(Requirement 1)
In the forum thread on actinic lighting, rewrite the portion from "## BigChuckP (Feb" up to and including "bulbs for $40.", putting "Craigslist" wherever "ebay" appears.
(Requirement 2)
In the actinic lighting thread, what range of bulb color temperatures does channafreak stick to?

# actinic?



## hiphopn (Feb 10, 2005)

will actinic lighting aid in plant growth or no. i ask cuz i just ordered this http://www.aquatraders.com/index.asp?PageA...WPROD&ProdID=25 and i was hoping the actinic aould help or should i replace them with regular cf tubes?


----------



## channafreak (Mar 27, 2004)

hiphopn said:


> will actinic lighting aid in plant growth or no. i ask cuz i just ordered this http://www.aquatraders.com/index.asp?PageA...WPROD&ProdID=25 and i was hoping the actinic aould help or should i replace them with regular cf tubes?
> [snapback]953969[/snapback]​


Nice..... Thats alot of wattage. 75 Gal?? I typicly dont use the 10000K bulbs. I stick between 5500-7500K for greatest spectrum. The actinic are usually for saltwater reef tanks I beleive. Either way those CF bulbs are expensive and I would try out the setup and see if your plants do well. The sheer wattage should get most plants to grow. There are better bulbs suited for planted tanks, but try out what you got unless you got money to blow.


----------



## Grosse Gurke (Jan 3, 2003)

I asked Twitch the same thing and he said basically nope...they are the wrong kind of light for plant growth....or something like that.


----------



## hiphopn (Feb 10, 2005)

Grosse Gurke said:


> I asked Twitch the same thing and he said basically nope...they are the wrong kind of light for plant growth....or something like that.
> [snapback]954054[/snapback]​


so i should replace them with regular cf? well with my other lighting on the tank right now i will have 4 wpg. is that enough . t=what is the most wpg a person will eveer need?


----------



## BigChuckP (Feb 9, 2004)

That is a pretty good deal. I bought the same light strip off ebay for around that same price. You should change the bulbs to 6700k's or so. Look on ebay you can buy a set of four straight pin 6700k bulbs for $40.


----------



## spree_rider (Mar 20, 2004)

actinics are no good, only light in the blue range which is not good for plants at all, you need just regular sunshine tubes, or even cw and a ww would do. actinics are only for saltwater tanks. mostly reef tanks. also they make your fish look terrible as the only light is blue and piranha have very little blue, wont show any red and will probably make them look just black.

(Data supplied)
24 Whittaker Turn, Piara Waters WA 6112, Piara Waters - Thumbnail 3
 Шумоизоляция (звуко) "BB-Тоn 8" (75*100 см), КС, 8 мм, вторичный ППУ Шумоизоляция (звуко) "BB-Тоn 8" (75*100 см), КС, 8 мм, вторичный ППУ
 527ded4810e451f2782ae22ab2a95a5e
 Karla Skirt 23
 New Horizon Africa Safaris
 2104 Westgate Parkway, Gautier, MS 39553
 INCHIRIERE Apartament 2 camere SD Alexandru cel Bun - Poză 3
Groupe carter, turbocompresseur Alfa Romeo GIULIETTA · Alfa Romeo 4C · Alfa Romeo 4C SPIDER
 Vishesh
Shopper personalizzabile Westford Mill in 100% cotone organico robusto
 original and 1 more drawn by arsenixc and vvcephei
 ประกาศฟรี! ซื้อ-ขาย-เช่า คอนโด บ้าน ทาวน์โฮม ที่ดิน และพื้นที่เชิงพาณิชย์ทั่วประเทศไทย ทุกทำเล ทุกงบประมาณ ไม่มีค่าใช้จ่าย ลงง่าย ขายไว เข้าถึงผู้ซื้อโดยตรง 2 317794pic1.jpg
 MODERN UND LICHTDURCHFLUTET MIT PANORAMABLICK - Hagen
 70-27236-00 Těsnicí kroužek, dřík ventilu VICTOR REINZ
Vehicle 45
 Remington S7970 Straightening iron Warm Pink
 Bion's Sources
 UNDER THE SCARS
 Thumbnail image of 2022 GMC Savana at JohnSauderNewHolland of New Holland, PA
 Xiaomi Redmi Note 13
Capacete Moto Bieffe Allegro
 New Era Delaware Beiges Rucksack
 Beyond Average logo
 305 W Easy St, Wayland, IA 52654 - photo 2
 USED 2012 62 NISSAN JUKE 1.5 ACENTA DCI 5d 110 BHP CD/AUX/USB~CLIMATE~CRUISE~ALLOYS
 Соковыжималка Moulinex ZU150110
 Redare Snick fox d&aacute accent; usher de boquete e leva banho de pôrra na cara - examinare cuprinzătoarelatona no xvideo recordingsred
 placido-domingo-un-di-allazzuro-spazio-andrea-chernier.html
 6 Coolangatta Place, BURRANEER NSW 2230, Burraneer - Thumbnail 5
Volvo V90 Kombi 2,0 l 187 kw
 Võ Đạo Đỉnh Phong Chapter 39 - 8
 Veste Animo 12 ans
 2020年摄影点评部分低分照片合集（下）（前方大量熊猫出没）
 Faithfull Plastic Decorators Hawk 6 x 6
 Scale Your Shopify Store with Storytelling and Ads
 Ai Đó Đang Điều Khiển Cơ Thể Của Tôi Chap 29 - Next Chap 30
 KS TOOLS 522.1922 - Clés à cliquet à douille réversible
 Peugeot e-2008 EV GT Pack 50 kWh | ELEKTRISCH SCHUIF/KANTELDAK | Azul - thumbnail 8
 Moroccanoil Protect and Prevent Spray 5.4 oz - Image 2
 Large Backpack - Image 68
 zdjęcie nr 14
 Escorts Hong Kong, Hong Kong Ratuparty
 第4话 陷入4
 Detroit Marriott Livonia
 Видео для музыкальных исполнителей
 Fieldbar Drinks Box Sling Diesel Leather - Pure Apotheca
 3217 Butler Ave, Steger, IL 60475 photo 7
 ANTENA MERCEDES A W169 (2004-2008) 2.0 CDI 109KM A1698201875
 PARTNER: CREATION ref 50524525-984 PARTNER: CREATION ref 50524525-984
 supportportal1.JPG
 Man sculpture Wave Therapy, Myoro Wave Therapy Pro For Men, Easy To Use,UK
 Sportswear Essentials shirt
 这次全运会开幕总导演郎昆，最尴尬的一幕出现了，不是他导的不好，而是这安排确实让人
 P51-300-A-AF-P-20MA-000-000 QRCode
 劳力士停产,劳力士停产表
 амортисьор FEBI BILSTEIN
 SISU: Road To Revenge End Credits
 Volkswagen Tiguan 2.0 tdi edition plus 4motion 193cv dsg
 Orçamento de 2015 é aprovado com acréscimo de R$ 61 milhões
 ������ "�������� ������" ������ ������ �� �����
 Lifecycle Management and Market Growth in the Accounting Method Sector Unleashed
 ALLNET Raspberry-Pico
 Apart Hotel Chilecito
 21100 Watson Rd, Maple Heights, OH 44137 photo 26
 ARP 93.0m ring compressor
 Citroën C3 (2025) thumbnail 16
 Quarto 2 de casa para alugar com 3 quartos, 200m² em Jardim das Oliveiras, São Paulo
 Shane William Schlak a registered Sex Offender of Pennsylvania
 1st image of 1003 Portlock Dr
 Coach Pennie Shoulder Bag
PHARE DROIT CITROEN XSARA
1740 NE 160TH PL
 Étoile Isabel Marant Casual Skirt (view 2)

(Task solution 1)
## BigChuckP (Feb 9, 2004)

That is a pretty good deal. I bought the same light strip off Craigslist for around that same price. You should change the bulbs to 6700k's or so. Look on Craigslist you can buy a set of four straight pin 6700k bulbs for $40.

(Task solution 2)
Between 5500K and 7500K.